Attorney General orders disclosure of cops’ emails on Laquan shooting
Chicago police officers’ emails discussing the Laquan McDonald shooting can’t be kept secret even though they were transmitted privately, a state official has decreed in what open-records advocates say is a solid step toward transparency on an issue that has roiled Illinois and reached as high as Hillary Clinton’s presidential campaign.
The binding opinion last week by Democratic Attorney General Lisa Madigan follows quickly on a May Cook County Circuit Court ruling that Chicago Mayor Rahm Emanuel’s emails about separate issues aren’t automatically exempt from disclosure even though they were sent on private devices.
The opinion has the force of law, requiring the police to search officers’ private accounts and turn over relevant emails, although the police department can ask a judge to overturn it. The dictum also fuels an ongoing national debate about access to discussions of public business on privately held cellphones and computers under decades-old disclosure laws which didn’t anticipate such an explosion of electronic communication.
The ruling determined that the Chicago Police Department improperly failed to search 12 officers’ personal email accounts for discussion of the October 2014 fatal shooting of McDonald, an unarmed black teenager, by a white police officer. Atlanta-based CNN appealed that omission to the public access counselor under the Illinois Freedom of Information Act.
“This binding opinion will hopefully make clear that public employees cannot evade FOIA by using private devices when conducting public business,” said John Costello, a Chicago public-access lawyer.
Among the officers whose emails CNN is seeking are Officer Jason Van Dyke, who shot McDonald 16 times, and Deputy Chief David McNaughton, who approved the report that the shooting was justified and who abruptly retired on Monday.
A CNN spokeswoman would not comment on the matter, but it’s likely the television network is trying to determine what other news media organizations have sought — whether officers on the scene cooperated in covering up the true sequence of events leading to McDonald’s shooting, a sequence that became clear a year later when a judge ordered police to release a dashcam video of the shooting.
The examples of the tussle over access to public discussions on private devices are piling up.
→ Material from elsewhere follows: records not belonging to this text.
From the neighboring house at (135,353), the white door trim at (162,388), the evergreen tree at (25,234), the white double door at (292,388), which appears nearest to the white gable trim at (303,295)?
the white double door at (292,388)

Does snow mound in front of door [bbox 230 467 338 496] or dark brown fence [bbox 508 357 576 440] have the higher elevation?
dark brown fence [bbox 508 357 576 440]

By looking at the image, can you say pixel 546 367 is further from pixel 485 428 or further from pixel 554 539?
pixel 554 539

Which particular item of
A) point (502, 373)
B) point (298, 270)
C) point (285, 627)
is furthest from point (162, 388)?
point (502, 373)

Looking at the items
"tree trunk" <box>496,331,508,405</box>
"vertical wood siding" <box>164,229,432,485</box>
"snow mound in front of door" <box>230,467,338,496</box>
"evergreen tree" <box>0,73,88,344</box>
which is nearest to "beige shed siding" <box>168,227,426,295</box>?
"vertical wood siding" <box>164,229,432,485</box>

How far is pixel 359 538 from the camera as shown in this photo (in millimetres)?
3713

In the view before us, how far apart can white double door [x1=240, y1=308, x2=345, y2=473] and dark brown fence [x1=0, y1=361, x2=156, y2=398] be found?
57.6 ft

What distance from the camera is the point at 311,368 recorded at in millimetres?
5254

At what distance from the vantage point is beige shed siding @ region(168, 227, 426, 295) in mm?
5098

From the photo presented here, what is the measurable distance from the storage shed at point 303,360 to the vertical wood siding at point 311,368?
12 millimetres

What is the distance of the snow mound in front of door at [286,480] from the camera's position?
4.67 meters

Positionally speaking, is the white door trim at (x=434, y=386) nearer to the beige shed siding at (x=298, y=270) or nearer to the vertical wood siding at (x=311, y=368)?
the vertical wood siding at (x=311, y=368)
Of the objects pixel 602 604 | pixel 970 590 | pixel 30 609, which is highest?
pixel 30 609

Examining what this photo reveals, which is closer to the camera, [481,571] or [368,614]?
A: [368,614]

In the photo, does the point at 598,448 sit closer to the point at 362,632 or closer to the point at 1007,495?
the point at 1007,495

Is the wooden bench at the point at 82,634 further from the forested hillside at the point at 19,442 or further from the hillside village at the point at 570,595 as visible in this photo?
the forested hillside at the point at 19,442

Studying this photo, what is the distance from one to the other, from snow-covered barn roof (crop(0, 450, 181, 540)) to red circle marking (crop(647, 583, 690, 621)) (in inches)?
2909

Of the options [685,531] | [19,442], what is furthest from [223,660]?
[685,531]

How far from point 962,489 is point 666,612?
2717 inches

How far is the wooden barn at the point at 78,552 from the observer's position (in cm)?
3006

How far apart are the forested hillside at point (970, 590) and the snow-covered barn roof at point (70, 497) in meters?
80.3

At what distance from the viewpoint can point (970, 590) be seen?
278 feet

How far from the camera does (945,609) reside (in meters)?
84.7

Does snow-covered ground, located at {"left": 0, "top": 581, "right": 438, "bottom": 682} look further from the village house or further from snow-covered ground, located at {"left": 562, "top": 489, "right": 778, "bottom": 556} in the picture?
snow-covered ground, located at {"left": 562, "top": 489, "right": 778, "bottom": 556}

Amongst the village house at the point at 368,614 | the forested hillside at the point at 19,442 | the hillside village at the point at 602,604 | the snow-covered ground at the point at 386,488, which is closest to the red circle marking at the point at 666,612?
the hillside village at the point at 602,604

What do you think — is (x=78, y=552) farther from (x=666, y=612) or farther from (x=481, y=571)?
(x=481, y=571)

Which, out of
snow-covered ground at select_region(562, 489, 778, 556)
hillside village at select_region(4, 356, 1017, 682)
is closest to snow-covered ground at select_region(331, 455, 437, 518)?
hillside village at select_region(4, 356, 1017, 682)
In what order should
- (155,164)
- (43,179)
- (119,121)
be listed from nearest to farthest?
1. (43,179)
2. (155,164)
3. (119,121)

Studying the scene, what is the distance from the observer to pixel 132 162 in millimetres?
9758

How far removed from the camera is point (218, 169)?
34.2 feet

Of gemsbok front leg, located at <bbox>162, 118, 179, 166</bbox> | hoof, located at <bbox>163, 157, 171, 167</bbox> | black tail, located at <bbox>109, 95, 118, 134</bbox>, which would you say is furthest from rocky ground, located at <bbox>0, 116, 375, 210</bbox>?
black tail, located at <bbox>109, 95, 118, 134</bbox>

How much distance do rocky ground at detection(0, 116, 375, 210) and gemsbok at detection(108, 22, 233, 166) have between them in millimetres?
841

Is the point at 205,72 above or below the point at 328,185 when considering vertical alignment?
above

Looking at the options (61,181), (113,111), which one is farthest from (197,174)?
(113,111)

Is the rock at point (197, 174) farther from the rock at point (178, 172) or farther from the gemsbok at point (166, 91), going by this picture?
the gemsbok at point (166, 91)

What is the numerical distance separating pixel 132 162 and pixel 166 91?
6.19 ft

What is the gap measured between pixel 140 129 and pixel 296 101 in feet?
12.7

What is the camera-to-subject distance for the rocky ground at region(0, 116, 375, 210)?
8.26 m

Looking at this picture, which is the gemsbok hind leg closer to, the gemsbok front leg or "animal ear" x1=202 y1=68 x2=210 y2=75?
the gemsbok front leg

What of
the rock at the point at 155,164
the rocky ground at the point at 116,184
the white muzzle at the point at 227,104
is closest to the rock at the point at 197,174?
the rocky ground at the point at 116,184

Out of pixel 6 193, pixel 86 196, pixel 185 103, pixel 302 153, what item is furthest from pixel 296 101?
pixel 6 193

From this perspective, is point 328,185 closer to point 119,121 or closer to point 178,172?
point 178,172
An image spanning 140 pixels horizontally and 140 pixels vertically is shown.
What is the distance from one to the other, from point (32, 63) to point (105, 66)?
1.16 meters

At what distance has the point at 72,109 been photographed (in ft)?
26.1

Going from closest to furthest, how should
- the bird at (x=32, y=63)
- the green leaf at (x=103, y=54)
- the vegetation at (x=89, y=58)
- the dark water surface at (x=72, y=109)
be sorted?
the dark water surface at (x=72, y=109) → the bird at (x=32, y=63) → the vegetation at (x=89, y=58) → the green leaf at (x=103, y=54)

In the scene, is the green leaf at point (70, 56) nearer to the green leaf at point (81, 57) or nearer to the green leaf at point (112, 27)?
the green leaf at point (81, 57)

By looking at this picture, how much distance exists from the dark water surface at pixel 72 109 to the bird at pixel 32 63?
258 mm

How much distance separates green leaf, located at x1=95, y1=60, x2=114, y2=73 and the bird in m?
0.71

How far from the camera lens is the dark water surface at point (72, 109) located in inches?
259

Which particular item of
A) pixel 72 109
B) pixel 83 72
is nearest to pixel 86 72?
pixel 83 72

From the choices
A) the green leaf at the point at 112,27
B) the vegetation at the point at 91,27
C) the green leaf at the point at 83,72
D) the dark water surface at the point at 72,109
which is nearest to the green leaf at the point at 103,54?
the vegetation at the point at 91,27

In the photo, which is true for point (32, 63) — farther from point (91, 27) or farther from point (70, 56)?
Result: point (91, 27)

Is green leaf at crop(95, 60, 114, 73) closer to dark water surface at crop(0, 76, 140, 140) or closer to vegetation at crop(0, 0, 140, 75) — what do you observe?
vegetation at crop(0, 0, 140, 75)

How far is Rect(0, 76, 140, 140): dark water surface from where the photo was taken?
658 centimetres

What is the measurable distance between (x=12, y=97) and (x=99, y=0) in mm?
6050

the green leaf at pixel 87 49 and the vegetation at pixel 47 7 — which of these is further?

Just in the last year, news media have challenged not only Emanuel and his police department, but Gov. Bruce Rauner’s education adviser, who was conducting public business with a private email account. And The Associated Press filed a lawsuit last year over the State Department’s failure to turn over Clinton’s emails. Separately, the FBI declared in July that while she was secretary of state, Clinton, now the Democratic presidential nominee, had improperly read and sent classified government information on private devices.
The issue cost former University of Illinois chancellor Phyllis Wise her job last fall in a case in which the university turned over the privately sent emails in question but declared that the law is “not settled.” That’s because an Illinois appellate court in 2013 addressed the issue of whether an electronic message sent by a city council member was under a public body’s control if the council member was not acting as part of the public body while convened for business.
Following that reasoning, Chicago police argued that the officers’ emails were not under the police department’s control. The attorney general’s opinion cited a federal court ruling released last month which maintained that such a claim was akin to a public official putting documents “in a file at his daughter’s house and then claiming that they are under her control.”
To the police department’s complaint that it would violate officers’ privacy by searching their email accounts, the attorney general noted privacy is not an exception when public records are at stake. The police had not even asked the officers if such emails existed and could avoid jeopardizing privacy by asking the officers to voluntarily surrender emails involving McDonald, the attorney general said.
Emanuel argued the privacy issue in May, asking a Cook County judge to dismiss the Chicago Tribune’s lawsuit over his emails involving the city’s problematic red-light camera program and his dealings with a Chicago hedge-fund manager and campaign contributor. The judge refused, saying public records are public, regardless of how they’re stored. The watchdog Better Government Association has won similar court rulings against Emanuel and the state comptroller in recent months.
As for the attorney general’s recent decree, Chicago police spokesman Anthony Guglielmi said the agency is considering options. Binding opinions can be challenged in court.
Don Craven, Springfield-based lawyer for the Illinois Press Association, said if the police abide by the opinion, or if a judge upholds it upon legal challenge, “We are a long way toward good news” in ensuring government officials can’t hide their work on private phones and computers.